__Task description__. Could you copy out each of the following lines word for word, with nothing changed?

__Available records__.
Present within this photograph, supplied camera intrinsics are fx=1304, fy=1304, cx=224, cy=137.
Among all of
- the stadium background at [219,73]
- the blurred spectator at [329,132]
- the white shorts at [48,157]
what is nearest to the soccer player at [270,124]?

__Exercise answer__.
Present within this photograph, supplied camera intrinsics are fx=1304, fy=1304, cx=224, cy=137.
Among all of
- the stadium background at [219,73]
- the blurred spectator at [329,132]
- the white shorts at [48,157]
what is nearest to the soccer player at [270,124]?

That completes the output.